Sometimes it seems like the resurrection of Jesus is just mixed in with the Easter bunny and Easter eggs and that makes me uncomfortable.
I remember, as a young mother, what the “after Easter slump” felt like. The children were grumpy after their sugar high. Little bits of fractured egg shell were in the carpet. I would find candy wrappers and Easter basket grass in all sorts of secret hiding places for weeks to come.
I don’t want to put away the story of Jesus along with the Easter decorations! It has occurred to me that the days following Easter are a great time to review the story of the resurrection and talk about the impact this event has on our lives every day of the year.
You might notice how shops tend to put all of their Easter decorations on sale after Easter. How about buying a dozen of those plastic Easter eggs (the kind you open and put things inside)? You can use them to review the story of the resurrection. Of course you don’t have to use plastic eggs at all if they are not available. You can just show the items to the children one after the other. The eggs are just easy to use and store away.
Here’s what you do:
(click here for printable instructions)
- Collect 12 plastic eggs and a used egg carton to store them in.
- Use a permanent marker to number the eggs from one to twelve.
- Collect representative items (listed below) and put them inside the eggs. Place the eggs inside the egg carton.
- Introduce the story by asking the children how they would feel if they went on an Easter egg hunt and every egg they found was empty. Lead into the lesson by saying sometimes it is GOOD if an egg is empty. Sometimes an empty egg is the best egg of all.
- Open the egg carton and begin the lesson by opening egg number one.
- As you open the eggs one at a time you re-tell the story to the children. You might let them guess what each of the items might represent.
- After you tell the story distribute the eggs to the children and let them take turns re-telling the story.
- If you are able and have fewer children then you might help the children make one of these sets each to take home.
Here’s a list of items for inside the eggs:
- Egg #1: A leaf or twig for the Triumphal Entry– Matthew 21:1-11
- Egg #2: A cracker or communion cup for The Last Supper– Luke 22:7-23
- Egg #3: Coins for Judas betraying Jesus– Matthew 26:14-16
- Egg #4: Thorns from a bush for the crown of thorns Matthew 27:27-31
- Egg #5: A cross for Jesus carrying the cross John 19:17
- Egg #6: Nails for Jesus being nailed to the cross John 19:18; John 20:25-29
- Egg #7: Dice and purple cloth for the soldiers casting lots for Jesus’ clothes– John 19:23-24
- Egg# 8: Black paper or cloth for darkness covering the earth– Matthew 27:45
- Egg #9: Sponge for the offer of vinegar on a sponge– Matthew 27:46-48
- Egg #10: Cloth (white) for Joseph of Arimathea wrapping Jesus in cloth– Matthew 27:57-60
- Egg #11: A stone for the stone that was rolled away– Matthew 28:1-4
- Egg #12: EMPTY!!- Jesus is alive! Matthew 28:5-7
This idea is not new with me.

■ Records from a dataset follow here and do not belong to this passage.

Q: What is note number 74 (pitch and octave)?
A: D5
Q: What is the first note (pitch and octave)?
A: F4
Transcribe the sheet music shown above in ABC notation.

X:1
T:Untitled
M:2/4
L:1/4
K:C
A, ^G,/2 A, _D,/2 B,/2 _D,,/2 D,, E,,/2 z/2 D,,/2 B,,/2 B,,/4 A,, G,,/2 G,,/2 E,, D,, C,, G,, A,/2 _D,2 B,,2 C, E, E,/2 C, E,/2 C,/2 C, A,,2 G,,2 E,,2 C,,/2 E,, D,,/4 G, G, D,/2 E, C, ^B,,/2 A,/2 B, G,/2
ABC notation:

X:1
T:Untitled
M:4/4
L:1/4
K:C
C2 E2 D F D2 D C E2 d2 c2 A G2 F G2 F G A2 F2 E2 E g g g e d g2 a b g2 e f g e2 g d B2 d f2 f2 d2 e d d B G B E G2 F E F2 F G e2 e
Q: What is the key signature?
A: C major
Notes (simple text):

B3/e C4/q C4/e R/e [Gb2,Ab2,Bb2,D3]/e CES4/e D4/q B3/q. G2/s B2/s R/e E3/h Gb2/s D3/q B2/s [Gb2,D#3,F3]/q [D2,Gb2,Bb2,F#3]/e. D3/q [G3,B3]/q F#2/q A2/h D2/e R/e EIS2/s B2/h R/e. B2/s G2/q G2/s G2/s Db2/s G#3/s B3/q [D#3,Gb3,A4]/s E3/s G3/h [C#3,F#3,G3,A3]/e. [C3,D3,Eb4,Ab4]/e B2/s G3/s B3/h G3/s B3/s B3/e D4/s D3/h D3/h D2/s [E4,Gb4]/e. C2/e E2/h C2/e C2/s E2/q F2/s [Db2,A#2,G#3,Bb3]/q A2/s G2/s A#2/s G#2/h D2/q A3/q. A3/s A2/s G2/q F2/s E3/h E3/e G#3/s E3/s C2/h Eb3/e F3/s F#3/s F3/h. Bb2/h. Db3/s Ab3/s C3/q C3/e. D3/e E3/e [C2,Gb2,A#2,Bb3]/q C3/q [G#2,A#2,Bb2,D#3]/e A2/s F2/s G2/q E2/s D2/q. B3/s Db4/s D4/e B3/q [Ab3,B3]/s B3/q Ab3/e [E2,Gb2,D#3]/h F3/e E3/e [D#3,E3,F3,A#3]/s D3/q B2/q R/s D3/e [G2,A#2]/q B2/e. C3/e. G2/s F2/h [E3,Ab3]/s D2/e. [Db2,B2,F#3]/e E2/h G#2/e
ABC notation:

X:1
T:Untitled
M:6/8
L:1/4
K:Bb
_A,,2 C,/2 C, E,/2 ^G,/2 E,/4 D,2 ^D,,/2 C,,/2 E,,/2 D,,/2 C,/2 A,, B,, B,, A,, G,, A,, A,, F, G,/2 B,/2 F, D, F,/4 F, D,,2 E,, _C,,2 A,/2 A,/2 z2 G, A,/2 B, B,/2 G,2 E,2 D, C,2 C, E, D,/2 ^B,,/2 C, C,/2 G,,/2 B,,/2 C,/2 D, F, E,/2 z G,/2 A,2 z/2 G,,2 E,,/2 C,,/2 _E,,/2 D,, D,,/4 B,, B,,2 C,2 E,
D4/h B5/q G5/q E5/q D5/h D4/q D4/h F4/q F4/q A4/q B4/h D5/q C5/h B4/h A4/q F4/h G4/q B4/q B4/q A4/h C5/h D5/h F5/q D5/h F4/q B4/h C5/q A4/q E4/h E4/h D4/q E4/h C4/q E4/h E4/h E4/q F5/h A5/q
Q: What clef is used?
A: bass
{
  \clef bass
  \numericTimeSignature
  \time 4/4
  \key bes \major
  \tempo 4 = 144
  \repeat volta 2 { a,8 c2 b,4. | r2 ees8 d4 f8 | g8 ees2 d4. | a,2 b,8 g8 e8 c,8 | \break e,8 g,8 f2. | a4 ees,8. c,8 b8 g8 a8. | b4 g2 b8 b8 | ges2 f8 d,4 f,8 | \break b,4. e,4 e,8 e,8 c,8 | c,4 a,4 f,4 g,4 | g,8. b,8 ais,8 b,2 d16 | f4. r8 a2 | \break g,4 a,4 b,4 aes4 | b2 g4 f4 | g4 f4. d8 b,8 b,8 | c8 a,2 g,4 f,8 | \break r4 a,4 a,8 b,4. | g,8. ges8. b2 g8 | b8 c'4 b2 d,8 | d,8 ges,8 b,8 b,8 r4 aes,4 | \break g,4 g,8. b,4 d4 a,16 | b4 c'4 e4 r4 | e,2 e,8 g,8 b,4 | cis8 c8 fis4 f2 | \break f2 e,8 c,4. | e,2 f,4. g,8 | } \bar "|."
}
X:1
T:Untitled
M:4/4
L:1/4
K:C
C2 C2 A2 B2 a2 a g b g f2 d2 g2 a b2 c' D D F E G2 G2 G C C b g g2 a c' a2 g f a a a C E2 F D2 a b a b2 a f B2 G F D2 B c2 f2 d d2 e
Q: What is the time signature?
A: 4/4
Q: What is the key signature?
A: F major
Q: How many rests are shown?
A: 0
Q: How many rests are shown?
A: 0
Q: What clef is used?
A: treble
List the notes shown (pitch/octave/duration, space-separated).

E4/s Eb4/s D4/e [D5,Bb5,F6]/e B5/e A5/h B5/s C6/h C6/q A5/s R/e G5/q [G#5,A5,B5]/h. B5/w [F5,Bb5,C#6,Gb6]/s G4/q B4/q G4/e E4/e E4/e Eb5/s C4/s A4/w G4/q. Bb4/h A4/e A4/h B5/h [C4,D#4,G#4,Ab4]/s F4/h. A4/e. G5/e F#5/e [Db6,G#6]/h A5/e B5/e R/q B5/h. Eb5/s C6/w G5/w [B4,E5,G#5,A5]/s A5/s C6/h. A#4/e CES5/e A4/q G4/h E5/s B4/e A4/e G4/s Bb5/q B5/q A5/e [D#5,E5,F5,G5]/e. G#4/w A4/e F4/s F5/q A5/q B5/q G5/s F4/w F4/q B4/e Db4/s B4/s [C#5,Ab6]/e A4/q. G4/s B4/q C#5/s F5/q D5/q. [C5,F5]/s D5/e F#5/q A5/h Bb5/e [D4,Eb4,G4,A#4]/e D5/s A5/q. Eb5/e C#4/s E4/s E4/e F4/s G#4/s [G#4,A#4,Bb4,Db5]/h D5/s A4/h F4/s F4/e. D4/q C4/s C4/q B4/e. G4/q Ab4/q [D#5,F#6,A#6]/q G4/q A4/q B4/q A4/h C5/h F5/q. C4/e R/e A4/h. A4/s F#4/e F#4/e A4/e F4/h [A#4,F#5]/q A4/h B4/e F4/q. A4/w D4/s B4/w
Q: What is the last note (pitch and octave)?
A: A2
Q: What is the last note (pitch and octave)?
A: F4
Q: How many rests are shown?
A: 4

I’ve listed some sites below that explain some other variations.
- Teaching items in eggs and printable scripture references at http://www.playeatgrow.com/2012/03/play-and-grow-homemade-resurrection.html
- If you are in a rush then here is one example with printable picture cards to put inside the eggs at http://www.christianpreschoolprintables.com/wp-content/uploads/CPP/BibleHolidays/Easter/ResurrectionEggsUpdate.pdf
3 thoughts on “After Easter: Empty Eggs and the Empty Tomb”
I will try this with our Sunday school group! They asked for a Easter Egg hunt and I’m going to give them one with this twist! Thank you so much!
Hi there. How did your Easter Egg hunt go? 🙂
This is a great idea and takes advantage of the “after Easter slump” (as you put it) and make it into a teachable moment. Thanks.